Wondering which appliances exactly get Uncle Sam to go easy on you? Here's are some resources to get you started:
- Air-Conditioning, Heating, and Refrigeration Institute Certified Product Directory
- Energy Star Products Page
- U.S. Department of Energy: Energy Savers "Your Home" Page
- American Council for an Energy-Efficient Economy: Consumer Resources
The recent legislation also extended the new-homes energy-efficiency credit, which provides a break of up to $2,000 to builders for the construction of greener new homes.
Other incentives, including corporate tax credits, can be found on the handy Database of State Incentives for Renewables & Efficiency, and a full run-down of the consumer credits can be found on the ENERGY STAR 2001 Federal Tax Credits for Consumer Energy Efficiency page. The FAQ section includes information on how to apply for the credits.
If you're more into your car than your house and want to run on alternate fuels-say, natural gas or electricity-the federal government has some love for you, too. Federal incentives in this area include tax credits for alternative fuels and alternative fuel infrastructure, a tax credit for electric vehicles, and tax credits for hybrid cars.
To learn more about all the federal government is doing to promote green living, visit the Department of Energy's Energy Efficiency and Renewable Energy page. One thing you might learn there is that the administration recently launched the $12 million i6 Green Challenge, in which teams around the country compete on innovations that will drive technology commercialization and entrepreneurship to build "a green innovation economy" in the U.S.
Breakthrough 21st Century Energy Saving Technologies
An estimated 16% of all greenhouse gas emissions in the USA are generated by homes. But there are also groundbreaking technologies that help to cut overall energy consumption. Although these are typically used for large government projects, some of these sophisticated technologies are also being adapted to residential applications.
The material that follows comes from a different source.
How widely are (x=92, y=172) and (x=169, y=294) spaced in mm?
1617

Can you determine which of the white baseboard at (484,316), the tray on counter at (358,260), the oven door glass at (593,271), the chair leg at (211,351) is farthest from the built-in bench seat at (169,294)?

Some engineering companies, for example, now use energy design software that used to be affordable only for the aerospace and automotive industries. But because of recent innovations it is now possible to apply these powerful programs at price points that generate a strong return on investment for those who own apartment buildings, condo developments, and similar residential structures.
One of these amazing energy analysis and audit programs, for example, is DOE-2 software - a futuristic program developed by the U.S. Department of Energy for the design of energy efficient buildings. DOE-2 takes into account such things as site orientation and the availability of natural sunlight and passive solar heat, the quality of particular construction materials, patterns of utility usage based on the number of occupants and the vacancy rates in a leased building, and the price of local utilities like natural gas, water, and electricity.
Energy specialists set a benchmark for the present-day energy performance of a building, for instance, and then plug this data into an interactive computer model of the structure. Then they run the DOE-2 software program and it calculates the hourly energy use and energy cost of the building while predicting how the building will perform annually for a decade or more. Within minutes DOE-2 displays a comprehensive report that details such factors as the building's carbon footprint and a cost breakdown of energy costs.
The program also displays or recommends various alternative approaches for achieving carbon neutrality. Engineers can then experiment with possible solutions by tweaking the virtual building model and instantly find out what the results of an energy retrofit, system upgrade, or floor plan redesign will be. Before actually doing any "brick and mortar" work they get a clear picture of the outcome, and that helps them not only save time, labor, and money but also avoid making design changes that could potentially undermine their energy efficiency goals.
As this kind of technology becomes more commonplace within the residential building industry that will likewise translate into substantial savings for ordinary homeowners.